We’ve all seen political candidates come out to address a crowd with a popular song blaring in the background, but have you ever stopped to think about whether the candidate has the permission of the artist who sang the song, or the publisher who owns the rights to the song? I never have, and apparently neither have many candidates.
Last week Donald Trump pissed off Queen, who have requested he not use their music at his campaign events many times, when he took the stage at the Republican National Convention to their hit song, “We Are the Champions.” Queen guitarist, Brian May, took to Twitter and made it clear that he, and the rest of the surviving members of Queen, do not approve:
Apparently believing that all mentions on Twitter are good mentions, the Trump campaign then used the Beatles classic, “Here comes the Sun” as Ivanka Trump took the stage on Thursday night. While she was the sole ray of sunshine in an otherwise nasty festival of name calling and mudslinging, the campaign again failed to get the proper permissions and the Estate of George Harrison, the song’s writer, was not amused, stating that it was unauthorized, offensive and against their wishes.
The issue isn’t new and one of the song use conflicts goes back to the 1980’s, when Ronald Regan was one of the first to use Bruce Springsteen’s massive hit, “Born in the USA.”
There is a great article, written in November of 2012, by Eddie Deezen for Neatorama.com, in which he describes how many Americans from every walk of life have so badly misunderstood the true meaning of the words of Springsteen’s song, and have turned it into the “ultimate All-American song,” when, in fact, it is an angry song about how horribly the Vietnam Veterans were treated upon their return home from war.

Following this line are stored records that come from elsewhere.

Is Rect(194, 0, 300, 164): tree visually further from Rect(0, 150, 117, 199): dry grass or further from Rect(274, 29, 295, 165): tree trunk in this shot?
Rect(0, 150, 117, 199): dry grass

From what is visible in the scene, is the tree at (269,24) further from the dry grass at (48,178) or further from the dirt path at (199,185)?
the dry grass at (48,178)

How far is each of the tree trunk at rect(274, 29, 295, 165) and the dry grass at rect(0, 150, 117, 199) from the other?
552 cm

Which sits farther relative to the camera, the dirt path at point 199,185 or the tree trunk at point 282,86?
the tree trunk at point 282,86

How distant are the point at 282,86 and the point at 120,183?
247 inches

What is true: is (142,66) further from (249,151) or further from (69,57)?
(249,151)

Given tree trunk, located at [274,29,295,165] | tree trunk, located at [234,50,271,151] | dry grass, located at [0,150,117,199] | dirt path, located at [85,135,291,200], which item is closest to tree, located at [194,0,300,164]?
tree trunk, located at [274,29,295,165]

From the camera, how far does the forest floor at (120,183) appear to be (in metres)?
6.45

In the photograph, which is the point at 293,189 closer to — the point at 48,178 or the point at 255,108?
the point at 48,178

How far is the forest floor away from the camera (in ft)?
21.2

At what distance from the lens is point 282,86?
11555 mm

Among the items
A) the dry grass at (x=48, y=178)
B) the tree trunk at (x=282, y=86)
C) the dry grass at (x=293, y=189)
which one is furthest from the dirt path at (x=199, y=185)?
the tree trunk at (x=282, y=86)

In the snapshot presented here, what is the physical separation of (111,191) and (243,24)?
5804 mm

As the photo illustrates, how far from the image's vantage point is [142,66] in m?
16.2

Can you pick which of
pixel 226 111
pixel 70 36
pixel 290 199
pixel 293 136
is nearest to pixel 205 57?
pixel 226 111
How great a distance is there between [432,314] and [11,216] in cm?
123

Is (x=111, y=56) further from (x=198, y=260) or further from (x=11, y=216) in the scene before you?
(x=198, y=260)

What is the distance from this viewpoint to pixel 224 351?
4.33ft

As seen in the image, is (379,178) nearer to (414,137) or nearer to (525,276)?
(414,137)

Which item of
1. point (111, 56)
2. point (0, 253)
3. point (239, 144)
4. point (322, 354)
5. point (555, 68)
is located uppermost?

Over the years artists have taken offense to having their songs affiliated with campaigns and candidates haven’t always chosen songs wisely when trying to communicate their messages:
- 1984 – Ronald Regan (Republican): “Born in the USA” Bruce Springsteen says that his song is, “far from a Rah, Rah America song…that the song has a much darker side” he asked for the Regan campaign to stop using it and they did.
- 1996 – Bob Dole (Republican): He got shot down twice. First by Isaac Hayes and David Porter who co-wrote “Soul Man,” as performed by Sam Moore, and later the Blues Brothers; then Bruce Springsteen, who again did not want “Born in the USA” used by a politician.
- 2004 – John Kerry (Democrat): He made a choice that backfired on him when he chose Creedence Clearwater Revival’s, John Fogerty penned, “Fortunate Son,” which he wrote in response to the romance between Eisenhower’s son & Nixon’s daughter, making the dig that neither family would see a son sent to Vietnam. Kerry, a proud Vietnam Veteran, likely chose the song as a dig at the incumbent George W. Bush, who never saw action in Vietnam because of his wealth and family ties that kept him stateside. Kerry lost the election.
- 2008 – Rudy Guiliani (Republican): “Rudi Can’t Fail” The Clash penned the song as an ode to an irresponsible young man being criticized by his elders. FYI, Rudy Guiliani, while dubbed “America’s Mayor,” citing his grace, strength and stamina in the days, weeks and months following 9/11, did fail. He lost in the primaries and never made it past the nominating process.
- 2008 – John McCain/Sarah Palin (Republican): First McCain chose ABBA’s “Take a Chance on Me” then he switched the campaign theme song to Heart’s “Barracuda” after adding Sarah Palin as his Vice Presidential running mate because it was her nickname in high school. Heart, of course, wanted nothing to do with that dumpster fire of a campaign. It failed.
John Oliver, host of HBO’s Last Week Tonight, highlighted a few of the ironic songs the campaigns have used this campaign cycle with a touch of snark and then got a group of musicians who’ve had their music used without their permission, to collaborate on a very tongue-in-cheek song and video to try and get the message across to politicians in a way they might understand, a video resembling a campaign ad:
Copyright law and publishing rights are on the books for the protection of the artists. It’s time they put some muscle behind their tweets and start making the campaigns, who thumb their noses at them and continue to blatantly use their music, pay for their offenses. Take them to court when a standard cease and desist letter doesn’t get the desired result. Hmmm!